Une maison se dégrade rarement du jour au lendemain. Dans la grande majorité des cas, un désordre important — infiltration, dégât des eaux, moisissures, mur constamment humide — commence par un détail que personne n'a regardé depuis plusieurs années : un chéneau bouché, un joint fatigué, un regard d'eaux pluviales qui ne s'écoule plus, une VMC jamais nettoyée, une fissure que l'on croyait stable.
L'entretien d'une maison n'a rien de spectaculaire. Il consiste surtout à regarder les bons points, au bon moment, et à intervenir avant que l'eau ne trouve un chemin. Ce calendrier d'entretien rassemble les contrôles utiles pour un propriétaire, leur fréquence indicative, et surtout pourquoi chacun compte.
L'essentiel en trois lignes
- La majorité des désordres liés à l'eau commencent par un défaut d'entretien simple et peu coûteux.
- Un contrôle annuel de la couverture, des réseaux d'eaux pluviales, des joints sanitaires et de la ventilation couvre déjà l'essentiel du risque.
- Quand un signe d'humidité apparaît, il faut chercher la cause avant d'engager la moindre réparation.
Tableau récapitulatif de l'entretien d'une maison

🧠 Le conseil de Bruce
Un logement humide consomme jusqu'à 30 % d'énergie de chauffage supplémentaire. Traiter l'humidité, c'est aussi réduire votre facture énergétique.

Vue d'ensemble des contrôles d'entretien d'une maison et de leur fréquence indicative.
Le tableau ci-dessous reprend, en texte, les mêmes informations que l'infographie afin qu'elles restent lisibles sur mobile et accessibles à tous.
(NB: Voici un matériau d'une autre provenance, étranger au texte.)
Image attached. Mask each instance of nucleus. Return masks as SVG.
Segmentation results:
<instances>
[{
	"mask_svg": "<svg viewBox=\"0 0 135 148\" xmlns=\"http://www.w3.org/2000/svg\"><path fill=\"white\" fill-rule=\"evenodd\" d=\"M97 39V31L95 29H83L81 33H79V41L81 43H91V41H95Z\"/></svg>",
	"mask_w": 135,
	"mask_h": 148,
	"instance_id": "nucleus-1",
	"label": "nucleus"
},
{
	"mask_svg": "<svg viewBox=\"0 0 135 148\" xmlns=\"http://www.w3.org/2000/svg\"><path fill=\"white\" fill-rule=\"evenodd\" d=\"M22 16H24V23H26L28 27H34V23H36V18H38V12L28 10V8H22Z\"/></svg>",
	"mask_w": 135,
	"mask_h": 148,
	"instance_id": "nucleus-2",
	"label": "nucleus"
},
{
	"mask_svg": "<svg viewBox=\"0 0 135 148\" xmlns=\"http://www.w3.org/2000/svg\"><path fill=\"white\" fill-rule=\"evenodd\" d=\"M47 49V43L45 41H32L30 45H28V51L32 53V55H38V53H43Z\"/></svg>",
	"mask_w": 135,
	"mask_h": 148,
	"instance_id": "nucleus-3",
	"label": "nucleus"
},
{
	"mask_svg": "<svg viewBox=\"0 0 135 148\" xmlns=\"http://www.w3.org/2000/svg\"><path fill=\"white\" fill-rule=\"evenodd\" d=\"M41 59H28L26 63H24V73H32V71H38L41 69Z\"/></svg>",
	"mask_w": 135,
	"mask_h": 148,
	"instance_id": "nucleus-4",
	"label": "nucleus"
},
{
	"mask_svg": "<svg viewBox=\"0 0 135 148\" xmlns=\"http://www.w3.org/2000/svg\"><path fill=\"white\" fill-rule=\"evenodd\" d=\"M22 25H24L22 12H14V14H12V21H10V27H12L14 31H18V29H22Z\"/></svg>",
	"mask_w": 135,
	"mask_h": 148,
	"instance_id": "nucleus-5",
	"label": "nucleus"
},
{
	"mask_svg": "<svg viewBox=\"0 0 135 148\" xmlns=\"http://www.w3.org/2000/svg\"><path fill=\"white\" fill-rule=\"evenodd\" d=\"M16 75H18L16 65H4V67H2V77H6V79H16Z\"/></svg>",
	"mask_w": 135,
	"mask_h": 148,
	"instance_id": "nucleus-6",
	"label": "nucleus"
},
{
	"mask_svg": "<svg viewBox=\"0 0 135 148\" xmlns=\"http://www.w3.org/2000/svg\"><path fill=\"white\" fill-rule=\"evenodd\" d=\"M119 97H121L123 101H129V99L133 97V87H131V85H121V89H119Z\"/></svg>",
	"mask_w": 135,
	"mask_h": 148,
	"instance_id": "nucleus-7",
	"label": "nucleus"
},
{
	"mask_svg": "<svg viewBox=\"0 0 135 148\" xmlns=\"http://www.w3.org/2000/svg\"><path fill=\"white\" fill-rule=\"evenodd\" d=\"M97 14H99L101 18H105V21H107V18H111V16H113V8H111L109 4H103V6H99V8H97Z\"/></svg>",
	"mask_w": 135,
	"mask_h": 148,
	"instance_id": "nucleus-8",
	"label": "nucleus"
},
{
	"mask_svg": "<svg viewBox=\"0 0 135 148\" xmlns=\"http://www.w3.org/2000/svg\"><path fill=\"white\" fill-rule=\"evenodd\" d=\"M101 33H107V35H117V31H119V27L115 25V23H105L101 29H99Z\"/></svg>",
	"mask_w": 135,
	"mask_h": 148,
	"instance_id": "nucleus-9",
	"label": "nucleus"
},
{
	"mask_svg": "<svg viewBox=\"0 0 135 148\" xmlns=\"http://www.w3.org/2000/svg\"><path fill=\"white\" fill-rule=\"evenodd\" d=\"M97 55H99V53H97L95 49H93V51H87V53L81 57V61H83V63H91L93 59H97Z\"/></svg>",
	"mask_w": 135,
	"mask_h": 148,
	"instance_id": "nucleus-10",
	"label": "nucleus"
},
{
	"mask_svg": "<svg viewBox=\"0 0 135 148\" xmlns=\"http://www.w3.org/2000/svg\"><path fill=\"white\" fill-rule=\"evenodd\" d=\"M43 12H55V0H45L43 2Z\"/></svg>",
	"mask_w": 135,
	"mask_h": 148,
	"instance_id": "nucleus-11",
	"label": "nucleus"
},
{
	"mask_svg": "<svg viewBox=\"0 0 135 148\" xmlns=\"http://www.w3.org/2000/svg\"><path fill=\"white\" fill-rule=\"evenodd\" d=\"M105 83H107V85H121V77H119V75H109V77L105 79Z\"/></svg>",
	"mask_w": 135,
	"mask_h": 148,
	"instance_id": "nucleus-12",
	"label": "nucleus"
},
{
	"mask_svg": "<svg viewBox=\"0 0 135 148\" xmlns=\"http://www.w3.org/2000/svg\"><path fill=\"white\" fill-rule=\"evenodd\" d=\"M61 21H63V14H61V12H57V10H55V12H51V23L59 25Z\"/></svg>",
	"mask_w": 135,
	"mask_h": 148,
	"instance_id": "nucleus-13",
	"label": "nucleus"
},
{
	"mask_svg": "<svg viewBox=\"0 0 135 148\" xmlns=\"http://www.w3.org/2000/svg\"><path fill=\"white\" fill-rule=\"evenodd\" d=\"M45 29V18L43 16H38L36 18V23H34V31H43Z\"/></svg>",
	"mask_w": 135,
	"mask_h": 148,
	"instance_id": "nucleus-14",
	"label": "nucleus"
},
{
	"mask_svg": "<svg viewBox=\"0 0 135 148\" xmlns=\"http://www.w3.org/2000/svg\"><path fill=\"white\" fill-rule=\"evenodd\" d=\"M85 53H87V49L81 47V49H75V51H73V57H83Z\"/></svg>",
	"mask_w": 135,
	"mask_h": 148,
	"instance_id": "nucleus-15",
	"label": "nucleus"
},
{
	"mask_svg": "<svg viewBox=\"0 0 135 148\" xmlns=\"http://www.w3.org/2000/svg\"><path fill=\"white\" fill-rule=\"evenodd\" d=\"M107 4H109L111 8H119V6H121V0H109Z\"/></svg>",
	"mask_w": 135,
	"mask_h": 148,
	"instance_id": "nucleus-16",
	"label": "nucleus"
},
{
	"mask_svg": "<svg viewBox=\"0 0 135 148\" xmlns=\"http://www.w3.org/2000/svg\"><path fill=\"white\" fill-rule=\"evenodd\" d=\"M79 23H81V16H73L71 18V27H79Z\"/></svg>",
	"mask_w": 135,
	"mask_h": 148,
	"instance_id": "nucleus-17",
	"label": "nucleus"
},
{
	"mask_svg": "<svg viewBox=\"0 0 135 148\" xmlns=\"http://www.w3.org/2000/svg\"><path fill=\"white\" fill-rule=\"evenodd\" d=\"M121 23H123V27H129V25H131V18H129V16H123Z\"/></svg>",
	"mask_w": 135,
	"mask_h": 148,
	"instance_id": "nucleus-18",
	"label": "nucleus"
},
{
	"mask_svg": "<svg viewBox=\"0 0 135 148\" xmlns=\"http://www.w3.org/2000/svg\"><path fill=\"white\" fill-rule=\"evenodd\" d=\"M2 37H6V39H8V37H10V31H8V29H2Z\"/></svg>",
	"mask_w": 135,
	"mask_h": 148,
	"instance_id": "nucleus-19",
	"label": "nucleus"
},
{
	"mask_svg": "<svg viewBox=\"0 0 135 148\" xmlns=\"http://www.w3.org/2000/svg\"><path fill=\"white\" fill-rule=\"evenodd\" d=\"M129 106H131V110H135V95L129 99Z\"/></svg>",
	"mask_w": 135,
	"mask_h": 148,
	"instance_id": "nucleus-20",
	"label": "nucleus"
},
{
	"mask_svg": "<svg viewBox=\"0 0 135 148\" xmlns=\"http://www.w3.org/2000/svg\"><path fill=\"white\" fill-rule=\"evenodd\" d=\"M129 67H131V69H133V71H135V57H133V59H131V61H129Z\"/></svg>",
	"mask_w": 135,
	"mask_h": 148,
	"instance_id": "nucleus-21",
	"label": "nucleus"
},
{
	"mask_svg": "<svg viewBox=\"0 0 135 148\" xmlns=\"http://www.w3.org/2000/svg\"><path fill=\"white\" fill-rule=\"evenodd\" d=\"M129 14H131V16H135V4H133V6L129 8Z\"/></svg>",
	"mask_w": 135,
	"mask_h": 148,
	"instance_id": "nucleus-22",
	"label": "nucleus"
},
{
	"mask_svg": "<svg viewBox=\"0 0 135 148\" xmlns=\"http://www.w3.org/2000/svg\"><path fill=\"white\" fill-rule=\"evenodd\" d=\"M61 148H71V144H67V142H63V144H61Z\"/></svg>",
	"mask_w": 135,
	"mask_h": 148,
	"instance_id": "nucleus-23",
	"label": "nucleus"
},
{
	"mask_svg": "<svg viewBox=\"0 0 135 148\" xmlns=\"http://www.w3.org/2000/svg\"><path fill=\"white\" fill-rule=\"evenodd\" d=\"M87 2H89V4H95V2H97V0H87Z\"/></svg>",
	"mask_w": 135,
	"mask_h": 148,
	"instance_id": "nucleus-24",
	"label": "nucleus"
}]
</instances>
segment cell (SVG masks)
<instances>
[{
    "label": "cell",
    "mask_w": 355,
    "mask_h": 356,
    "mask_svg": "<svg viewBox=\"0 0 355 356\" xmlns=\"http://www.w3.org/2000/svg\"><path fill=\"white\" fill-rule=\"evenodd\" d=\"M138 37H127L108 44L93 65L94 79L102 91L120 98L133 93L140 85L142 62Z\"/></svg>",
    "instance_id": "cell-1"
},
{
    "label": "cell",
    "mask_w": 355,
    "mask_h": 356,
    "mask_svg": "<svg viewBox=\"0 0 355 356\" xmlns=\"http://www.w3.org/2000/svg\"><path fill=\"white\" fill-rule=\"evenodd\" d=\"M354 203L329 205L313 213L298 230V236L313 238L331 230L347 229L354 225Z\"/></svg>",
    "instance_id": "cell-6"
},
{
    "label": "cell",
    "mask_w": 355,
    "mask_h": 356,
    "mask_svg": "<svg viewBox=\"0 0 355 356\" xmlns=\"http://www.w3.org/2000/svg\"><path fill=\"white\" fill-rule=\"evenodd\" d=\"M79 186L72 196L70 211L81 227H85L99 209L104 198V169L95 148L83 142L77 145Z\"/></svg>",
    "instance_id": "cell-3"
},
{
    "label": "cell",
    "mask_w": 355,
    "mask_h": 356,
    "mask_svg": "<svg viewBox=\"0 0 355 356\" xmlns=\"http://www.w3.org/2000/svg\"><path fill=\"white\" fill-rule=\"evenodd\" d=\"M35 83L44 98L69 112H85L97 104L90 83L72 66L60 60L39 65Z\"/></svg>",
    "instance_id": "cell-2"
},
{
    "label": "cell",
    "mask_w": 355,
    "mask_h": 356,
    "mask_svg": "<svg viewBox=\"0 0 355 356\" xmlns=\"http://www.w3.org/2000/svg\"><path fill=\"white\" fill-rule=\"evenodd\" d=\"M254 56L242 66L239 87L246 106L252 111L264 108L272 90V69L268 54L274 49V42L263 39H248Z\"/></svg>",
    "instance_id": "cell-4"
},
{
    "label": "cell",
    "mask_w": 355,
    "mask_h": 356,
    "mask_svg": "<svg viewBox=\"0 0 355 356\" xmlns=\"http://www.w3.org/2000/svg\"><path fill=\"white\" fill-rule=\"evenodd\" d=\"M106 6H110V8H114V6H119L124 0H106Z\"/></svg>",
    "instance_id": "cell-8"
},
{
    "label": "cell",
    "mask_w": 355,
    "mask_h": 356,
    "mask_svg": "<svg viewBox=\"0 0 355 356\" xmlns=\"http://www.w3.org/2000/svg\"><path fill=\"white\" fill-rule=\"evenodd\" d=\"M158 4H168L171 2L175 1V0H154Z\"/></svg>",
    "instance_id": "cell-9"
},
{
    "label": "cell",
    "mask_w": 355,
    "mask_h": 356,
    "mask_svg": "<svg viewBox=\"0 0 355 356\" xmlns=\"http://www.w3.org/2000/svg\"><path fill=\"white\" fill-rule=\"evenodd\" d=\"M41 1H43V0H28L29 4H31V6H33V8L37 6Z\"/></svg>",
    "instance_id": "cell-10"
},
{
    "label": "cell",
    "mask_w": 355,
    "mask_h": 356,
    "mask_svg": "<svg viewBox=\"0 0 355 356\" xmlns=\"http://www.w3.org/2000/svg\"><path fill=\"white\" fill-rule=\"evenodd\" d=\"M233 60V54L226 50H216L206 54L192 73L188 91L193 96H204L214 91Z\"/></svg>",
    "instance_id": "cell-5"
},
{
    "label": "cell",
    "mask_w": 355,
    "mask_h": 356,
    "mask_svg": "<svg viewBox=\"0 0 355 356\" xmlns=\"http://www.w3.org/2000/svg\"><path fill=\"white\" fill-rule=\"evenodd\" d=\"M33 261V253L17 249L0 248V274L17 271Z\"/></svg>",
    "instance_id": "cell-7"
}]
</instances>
Vous pouvez également récupérer la version imprimable ci-dessous pour l'afficher dans un garage, une chaufferie ou un local technique.
| Élément | Contrôle / entretien | Fréquence indicative | Pourquoi ? |
|---|---|---|---|
| Couverture | Nettoyage des chéneaux et gouttières | ≈ 1 fois/an (idéalement en automne) | Un chéneau encombré déborde et fait ruisseler l'eau le long de la façade. |
| Couverture | Inspection : tuiles, ardoises, faîtage, solins, zinguerie | ≈ 1 fois/an | Une tuile déplacée ou un solin fatigué suffit à créer une infiltration ponctuelle. |
| Couverture | Démoussage | Tous les 2 à 5 ans selon exposition | La mousse retient l'eau et gêne l'écoulement. |
| Structure | Inspection générale des fissures | ≈ 1 fois/an | Suivre l'évolution vaut mieux que reboucher sans comprendre. |
| Structure | Nettoyage de façade, suppression du lierre | Façade : plusieurs années · Lierre : dès apparition | Les végétaux dégradent enduits et joints et maintiennent l'humidité. |
| Structure | Contrôle des planchers bois (insectes, champignons) | Surveillance périodique | Le bois humide devient un terrain favorable aux dégradations biologiques. |
| Réseau EP / drainage | Nettoyage des regards, vérification de l'écoulement | ≈ 1 fois/an | Un réseau saturé renvoie l'eau vers le pied des murs. |
| Réseau EP / drainage | Étanchéité des regards | Contrôle régulier, reprise dès défaut | Une fuite en regard humidifie le sol de façon durable et discrète. |
| Réseau EP / drainage | Hydrocurage des réseaux | Selon encrassement | Rétablit une section d'écoulement correcte avant le refoulement. |
| Assainissement | Vidange de fosse, contrôle ventilation, nettoyage préfiltre | Selon niveau de boues, installation et réglementation applicable | Une installation saturée génère odeurs, refoulements et zones détrempées. |
| Menuiseries | Réglage, graissage des ferrures, joints, seuils et évacuations | Réglage : quelques années · Graissage : ≈ 1 fois/an · Joints : longue durée | Un joint durci ou un seuil bouché laisse entrer l'eau lors des pluies battantes. |
| Équipements | Chaudière, VMC, climatisation/PAC, poêle ou cheminée, installation électrique | Selon équipement, usage, notice fabricant et obligations applicables | Sécurité, performance, et pour la ventilation : maîtrise de la condensation. |
| Humidité | Joints de douche, baignoire, lavabo, sous-évier, plaque de cuisson, silicones extérieurs | Contrôle ≈ 1 fois/an, reprise dès dégradation | Ce sont les fuites les plus fréquentes et les plus longtemps invisibles. |
| Extérieurs | Élagage près des façades, nettoyage terrasses et caniveaux | Caniveaux et terrasses : ≈ 1 fois/an · Élagage : 2 à 5 ans | Feuilles et racines perturbent l'évacuation des eaux. |
| Sécurité | Détecteurs de fumée, piles, extincteurs le cas échéant | Test régulier, piles selon modèle | Contrôle simple, bénéfice immédiat. |
Les contrôles à effectuer chaque année
Vous rencontrez une situation similaire ?Envoyez photos et vidéos via Bruce.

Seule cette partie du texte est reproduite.